WHAT IS ASKED:
1. In the constitutional history passage, on what date did Washington send a circular letter on finance to the governors of the States?
2. Please reproduce the constitutional history passage word for word, starting at "THE CONSTITUTIONAL HISTORY" and ending at "of these periods.".

[start PASSAGE SHOWN]

THE CONSTITUTIONAL HISTORY OF THE UNITED STATES, FROM THE ADOPTION OF THE ARTICLES OF CONFEDERATION, IN 1781, TO THE PEACE OF 1783.


CHAPTER I.

1781-1783.

Requisitions.—Claims of the Army.—Newburgh Addresses.—Peace proclaimed.—The Army Disbanded.

The interval of time which extends from the adoption of the Articles of Confederation to the initiatory steps for the formation of the Constitution, must, for our purpose, be divided into two periods; that which preceded and that which followed the peace of 1783; in both of which the defects of the Confederation were rapidly developed, and in both of which efforts were made to supply those defects, by an enlargement of the powers of Congress. Our attention, however, will be confined, in the present Book, to the first of these periods.


Congress assembled, under the Confederation, on the 2d of March, 1781, and the Treaty of Peace, which put an end to the war and admitted the independence of the United States, was definitively signed on the 3d of September, 1783, and was ratified and proclaimed by Congress on the 14th of January, 1784.

Notwithstanding the solemn engagements into which the States had entered with each other, under the Articles of Confederation, the prospect of bringing the war to a close, through a compliance with those obligations, was exceedingly faint, at the commencement of the campaign of 1782. The United States had made a treaty of alliance with the king of France, in 1778;[155] and in pursuance of that treaty, six thousand French troops arrived at Newport in July, 1780, and in the spring of 1781 joined the American army near New York. The presence in the country of a foreign force, sent hither by the ancient rival of England, to assist the people of the United States in their contest for independence, encouraged an undue reliance upon external aid. Many of the States became culpably remiss in complying with the requisitions of Congress; and, although they had so recently authorized Congress to make requisitions, both for men and money, and had provided the form in which they were to be made, the adoption of the Articles of Confederation had very little tendency to render the States prompt to discharge the obligations which they imposed. In October and November, 1781, Congress called upon the States to raise their several quotas of eight millions of dollars, for the use of the United States, and recommended to them to lay taxes for raising these quotas separate from those laid for their own particular use, and to pass acts directing the collectors of the taxes, intended for the use of the United States, to pay the same directly into the treasury of the Union.[156] In December of the same year, Congress also called upon the States, with great urgency, to complete their quotas of troops for the next campaign.[157]

The aid of Washington was invoked, to influence the action of the States upon these requisitions. On the 22d of January, 1782, he addressed a circular letter to the governors of the States, to be laid before their respective legislatures, on the subject of finance; reminding them how the whole army had been thrown into a ferment twelve months before, for the want of pay and a regular supply of clothing and provisions; warning them that the recent successes in Virginia, by the capture of Lord Cornwallis's army, might have a fatal tendency to cool the ardor of the country in the prosecution of the war; assuring them that a vigorous prosecution of that war could alone secure the independence of the United States; and urging them to adopt such measures as would insure the prompt payment of the sums which Congress had called for.[158] A few days afterwards, he addressed a similar letter to the States, on the subject of completing their quotas of troops, in which he told them that the continuance or termination of the war now rested on their vigor and decision; and that, even if the enemy were, in consequence of their late reverses, disposed to treat, nothing but a decidedly superior force could enable us boldly to claim our rights and dictate the terms of pacification. "And soon," he said, "might that day arrive, and we might hope to enjoy all the blessings of peace, if we could see again the same animation in the cause of our country inspiring every breast, the same passion for freedom and military glory impelling our youths to the field, and the same disinterested patriotism pervading every rank of men, that was conspicuous at the commencement of this glorious revolution; and I am persuaded that only some great occasion was wanting, such as the present moment exhibits, to rekindle the latent sparks of that patriotic fire into a generous flame, to rouse again the unconquerable spirit of liberty, which has sometimes seemed to slumber for a while, into the full vigor of action."[159]

Notwithstanding these urgent appeals, the spring of 1782 arrived, and the summer passed away, without any substantial compliance by the States with the requisitions of Congress for either men or money. When Washington arrived in camp, in May, to commence the campaign that was to extort from the British government—now in the hands of a new ministry, supposed to be more favorable to peace—the terms which he hoped might be procured, there were less than ten thousand men in the Northern army; and their numbers were not much increased during the summer.[160] Great and dangerous discontents now existed in the army, both among officers and soldiers, concerning the arrearages of pay; for, as the prospects of peace became brighter, it seemed to become more and more probable, that the army would ultimately be disbanded without adequate provision for its claims, and that officers and men would be thrown penniless upon the world, unpaid by the country whose independence they had achieved.

[end PASSAGE SHOWN]
[start GIVEN ENTRIES]

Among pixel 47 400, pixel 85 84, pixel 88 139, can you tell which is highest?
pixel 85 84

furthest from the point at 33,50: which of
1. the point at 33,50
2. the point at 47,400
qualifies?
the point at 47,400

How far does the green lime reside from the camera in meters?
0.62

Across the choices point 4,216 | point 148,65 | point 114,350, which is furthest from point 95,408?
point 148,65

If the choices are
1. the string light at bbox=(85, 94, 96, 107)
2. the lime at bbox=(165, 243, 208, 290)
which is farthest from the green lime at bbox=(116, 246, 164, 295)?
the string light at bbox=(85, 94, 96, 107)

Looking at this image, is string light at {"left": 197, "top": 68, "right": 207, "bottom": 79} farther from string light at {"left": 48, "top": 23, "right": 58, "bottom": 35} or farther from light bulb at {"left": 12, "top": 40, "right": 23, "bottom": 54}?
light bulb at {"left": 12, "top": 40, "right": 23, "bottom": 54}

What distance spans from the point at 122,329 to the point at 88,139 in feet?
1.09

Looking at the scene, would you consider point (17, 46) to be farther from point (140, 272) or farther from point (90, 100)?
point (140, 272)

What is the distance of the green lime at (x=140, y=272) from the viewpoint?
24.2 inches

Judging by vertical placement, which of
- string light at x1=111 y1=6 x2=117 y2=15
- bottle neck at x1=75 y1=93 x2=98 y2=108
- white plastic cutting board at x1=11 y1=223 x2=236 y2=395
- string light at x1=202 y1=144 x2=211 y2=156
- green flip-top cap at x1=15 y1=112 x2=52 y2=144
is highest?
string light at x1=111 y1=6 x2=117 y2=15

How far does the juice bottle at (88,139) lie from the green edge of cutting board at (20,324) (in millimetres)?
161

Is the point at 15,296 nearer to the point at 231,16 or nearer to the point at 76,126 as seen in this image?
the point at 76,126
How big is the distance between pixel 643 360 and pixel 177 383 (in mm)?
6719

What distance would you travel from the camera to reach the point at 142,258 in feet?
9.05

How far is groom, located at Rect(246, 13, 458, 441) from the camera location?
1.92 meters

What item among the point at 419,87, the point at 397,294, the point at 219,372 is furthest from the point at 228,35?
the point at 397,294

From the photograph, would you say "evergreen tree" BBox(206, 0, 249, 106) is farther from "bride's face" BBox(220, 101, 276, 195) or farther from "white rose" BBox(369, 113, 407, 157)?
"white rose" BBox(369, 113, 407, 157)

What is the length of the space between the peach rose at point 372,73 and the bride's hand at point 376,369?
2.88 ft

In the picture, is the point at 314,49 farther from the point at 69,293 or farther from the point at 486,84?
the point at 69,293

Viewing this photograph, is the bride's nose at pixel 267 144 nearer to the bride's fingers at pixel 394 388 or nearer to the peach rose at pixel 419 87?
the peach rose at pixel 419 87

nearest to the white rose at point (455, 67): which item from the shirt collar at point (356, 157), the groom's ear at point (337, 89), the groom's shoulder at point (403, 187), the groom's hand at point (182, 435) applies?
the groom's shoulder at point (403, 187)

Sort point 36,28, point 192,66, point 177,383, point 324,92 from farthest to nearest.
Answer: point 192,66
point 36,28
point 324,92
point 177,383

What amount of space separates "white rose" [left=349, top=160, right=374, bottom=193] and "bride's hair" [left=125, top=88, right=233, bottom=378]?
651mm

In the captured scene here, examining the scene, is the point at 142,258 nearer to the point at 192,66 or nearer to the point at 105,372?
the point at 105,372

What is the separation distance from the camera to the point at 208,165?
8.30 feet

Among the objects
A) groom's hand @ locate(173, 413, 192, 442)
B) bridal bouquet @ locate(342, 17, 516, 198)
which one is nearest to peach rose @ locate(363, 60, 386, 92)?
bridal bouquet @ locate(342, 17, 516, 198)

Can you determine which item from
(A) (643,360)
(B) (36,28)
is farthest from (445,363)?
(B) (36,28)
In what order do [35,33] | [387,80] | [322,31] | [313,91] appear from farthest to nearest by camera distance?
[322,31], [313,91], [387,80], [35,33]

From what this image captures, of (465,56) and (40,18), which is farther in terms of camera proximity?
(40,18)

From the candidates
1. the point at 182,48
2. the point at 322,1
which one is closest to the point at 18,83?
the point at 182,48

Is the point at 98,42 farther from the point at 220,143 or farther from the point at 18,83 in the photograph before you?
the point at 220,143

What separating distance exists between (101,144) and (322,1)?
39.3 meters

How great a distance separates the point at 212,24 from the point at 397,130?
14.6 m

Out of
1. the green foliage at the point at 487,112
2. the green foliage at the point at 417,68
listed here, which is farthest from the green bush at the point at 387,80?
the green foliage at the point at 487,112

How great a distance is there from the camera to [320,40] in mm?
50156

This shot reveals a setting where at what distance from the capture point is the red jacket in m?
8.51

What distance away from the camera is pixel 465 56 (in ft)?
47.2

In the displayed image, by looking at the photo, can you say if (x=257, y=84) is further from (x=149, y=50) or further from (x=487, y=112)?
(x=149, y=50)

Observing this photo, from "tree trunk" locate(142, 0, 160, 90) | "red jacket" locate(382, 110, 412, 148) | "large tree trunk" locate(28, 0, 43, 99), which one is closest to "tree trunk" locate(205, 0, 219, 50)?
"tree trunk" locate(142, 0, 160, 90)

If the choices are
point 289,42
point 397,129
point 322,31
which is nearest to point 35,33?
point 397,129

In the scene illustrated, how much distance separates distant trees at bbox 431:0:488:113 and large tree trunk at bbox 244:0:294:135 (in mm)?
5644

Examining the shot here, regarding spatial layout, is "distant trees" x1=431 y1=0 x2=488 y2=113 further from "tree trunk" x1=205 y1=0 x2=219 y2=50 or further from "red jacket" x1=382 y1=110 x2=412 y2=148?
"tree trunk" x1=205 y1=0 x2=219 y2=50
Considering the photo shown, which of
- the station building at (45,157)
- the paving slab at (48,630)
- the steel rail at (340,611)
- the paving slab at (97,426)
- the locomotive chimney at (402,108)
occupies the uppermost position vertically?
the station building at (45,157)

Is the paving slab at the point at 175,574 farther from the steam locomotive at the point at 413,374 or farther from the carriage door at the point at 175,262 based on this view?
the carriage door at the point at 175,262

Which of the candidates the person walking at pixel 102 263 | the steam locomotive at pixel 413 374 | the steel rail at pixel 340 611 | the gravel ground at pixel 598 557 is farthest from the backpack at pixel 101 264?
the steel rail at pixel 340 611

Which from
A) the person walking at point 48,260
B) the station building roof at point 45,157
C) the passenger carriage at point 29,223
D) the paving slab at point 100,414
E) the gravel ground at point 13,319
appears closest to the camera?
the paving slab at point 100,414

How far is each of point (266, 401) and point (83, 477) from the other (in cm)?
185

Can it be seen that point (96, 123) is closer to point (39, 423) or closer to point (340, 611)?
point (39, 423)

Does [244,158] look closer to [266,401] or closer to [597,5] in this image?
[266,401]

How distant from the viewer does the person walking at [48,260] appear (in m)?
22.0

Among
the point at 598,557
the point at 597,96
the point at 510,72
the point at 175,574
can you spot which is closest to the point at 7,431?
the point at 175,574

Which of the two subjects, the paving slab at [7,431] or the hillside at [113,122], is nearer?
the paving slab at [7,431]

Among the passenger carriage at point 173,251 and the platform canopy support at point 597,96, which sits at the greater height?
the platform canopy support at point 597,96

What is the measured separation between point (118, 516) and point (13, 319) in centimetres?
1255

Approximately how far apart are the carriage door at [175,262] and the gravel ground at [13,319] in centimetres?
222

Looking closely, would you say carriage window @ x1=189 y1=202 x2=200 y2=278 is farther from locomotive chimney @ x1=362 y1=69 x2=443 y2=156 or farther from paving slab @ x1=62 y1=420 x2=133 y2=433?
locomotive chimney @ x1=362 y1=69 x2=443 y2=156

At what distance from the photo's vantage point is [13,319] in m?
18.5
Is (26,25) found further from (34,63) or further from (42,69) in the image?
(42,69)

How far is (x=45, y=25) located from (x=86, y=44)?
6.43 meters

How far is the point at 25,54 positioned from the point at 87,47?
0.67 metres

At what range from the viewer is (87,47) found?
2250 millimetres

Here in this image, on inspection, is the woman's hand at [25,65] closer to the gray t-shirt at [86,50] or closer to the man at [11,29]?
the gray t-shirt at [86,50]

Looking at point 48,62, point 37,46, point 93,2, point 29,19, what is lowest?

[end GIVEN ENTRIES]

TASK-BY-TASK ANSWERS:
1. On January 22, 1782.

2.
THE CONSTITUTIONAL HISTORY OF THE UNITED STATES, FROM THE ADOPTION OF THE ARTICLES OF CONFEDERATION, IN 1781, TO THE PEACE OF 1783.


CHAPTER I.

1781-1783.

Requisitions.—Claims of the Army.—Newburgh Addresses.—Peace proclaimed.—The Army Disbanded.

The interval of time which extends from the adoption of the Articles of Confederation to the initiatory steps for the formation of the Constitution, must, for our purpose, be divided into two periods; that which preceded and that which followed the peace of 1783; in both of which the defects of the Confederation were rapidly developed, and in both of which efforts were made to supply those defects, by an enlargement of the powers of Congress. Our attention, however, will be confined, in the present Book, to the first of these periods.